Et puis il y a ceux pour qui la décentralisation du dialogue social, la confiance donnée aux acteurs de terrain ne sont pas un progrès et qui privilégient une vision centralisatrice dépassée, et ce alors même que, depuis trente ans, les sujets ouverts à la négociation pour lesquels un accord d'entreprise peut adapter les principes contenus dans la loi sont de plus en plus nombreux.

Il y a, c'est vrai, une vraie opposition sur la philosophie même du texte : nous l'assumons, avec la ministre du travail, avec fierté, dans l'intérêt même des Français. Poursuivre le débat parlementaire fait courir le risque de revenir sur l'ambition du projet de loi, de renoncer à sa cohérence, d'abandonner le compromis que nous avons construit et d'offrir le spectacle désolant de la division et des postures politiciennes…

M. Guy Geoffroy. C'est fait !

M. Manuel Valls, Premier ministre. …dues à une minorité de blocage. Tout cela, nous le refusons. Aujourd'hui, j'exprime, nous exprimons clairement une fronde contre la division.

Ne faisons pas, mesdames et messieurs les députés, comme si notre pays n'était pas dans une économie ouverte, comme si le monde du travail et de l'entreprise n'avait pas profondément changé, comme si notre jeunesse ne nous envoyait pas des messages d'alerte.
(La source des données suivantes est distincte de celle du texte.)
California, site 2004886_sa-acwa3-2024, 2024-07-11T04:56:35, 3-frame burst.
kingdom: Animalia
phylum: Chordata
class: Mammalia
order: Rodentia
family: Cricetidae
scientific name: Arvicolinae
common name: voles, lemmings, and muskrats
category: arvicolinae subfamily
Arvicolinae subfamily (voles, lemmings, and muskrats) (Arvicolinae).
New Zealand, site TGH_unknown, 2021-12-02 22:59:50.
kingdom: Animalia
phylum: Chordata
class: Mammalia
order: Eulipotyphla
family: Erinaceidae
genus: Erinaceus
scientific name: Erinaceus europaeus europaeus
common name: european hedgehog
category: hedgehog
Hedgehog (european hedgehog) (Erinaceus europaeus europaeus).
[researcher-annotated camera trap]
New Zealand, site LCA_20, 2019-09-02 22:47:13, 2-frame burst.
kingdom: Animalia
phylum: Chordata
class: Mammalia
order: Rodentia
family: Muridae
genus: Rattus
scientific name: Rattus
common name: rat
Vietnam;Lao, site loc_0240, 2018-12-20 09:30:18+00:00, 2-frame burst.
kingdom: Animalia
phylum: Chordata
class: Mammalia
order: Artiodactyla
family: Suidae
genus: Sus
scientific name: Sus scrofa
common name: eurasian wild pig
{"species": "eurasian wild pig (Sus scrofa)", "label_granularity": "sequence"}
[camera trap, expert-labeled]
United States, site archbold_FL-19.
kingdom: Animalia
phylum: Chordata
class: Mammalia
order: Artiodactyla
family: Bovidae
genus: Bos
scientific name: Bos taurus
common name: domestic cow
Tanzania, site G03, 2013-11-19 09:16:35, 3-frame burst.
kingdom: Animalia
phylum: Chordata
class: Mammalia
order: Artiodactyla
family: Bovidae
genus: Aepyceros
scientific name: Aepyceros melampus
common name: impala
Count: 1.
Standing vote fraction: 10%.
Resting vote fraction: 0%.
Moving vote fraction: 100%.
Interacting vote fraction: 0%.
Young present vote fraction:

Nous avons le devoir d'aller de l'avant et de dépasser les blocages, nos vieux réflexes, pour consolider la reprise de la croissance et pour amener notre pays vers demain.

C'est cette exigence qui m'amène, en conscience, dans l'intérêt supérieur des Français, à engager la responsabilité de mon gouvernement. (Applaudissements sur de nombreux bancs du groupe socialiste, républicain et citoyen et sur quelques bancs du groupe écologiste et du groupe radical, républicain, démocrate et progressiste.)

M. le président. Merci, monsieur le Premier ministre.

L'Assemblée nationale prend acte de l'engagement de responsabilité du Gouvernement, conformément aux dispositions de l'article 49, alinéa 3 de la Constitution.

Le texte sur lequel le Premier ministre engage la responsabilité du Gouvernement sera inséré en annexe au compte rendu de la présente séance.

En application de l'article 155, alinéa 1 du règlement, le débat sur ce texte est immédiatement suspendu.

Ce texte sera considéré comme adopté sauf si une motion de censure, déposée avant demain à seize heures trente-cinq, est votée dans les conditions prévues à l'article 49 de la Constitution.

Je réunirai la Conférence des présidents à dix-sept heures.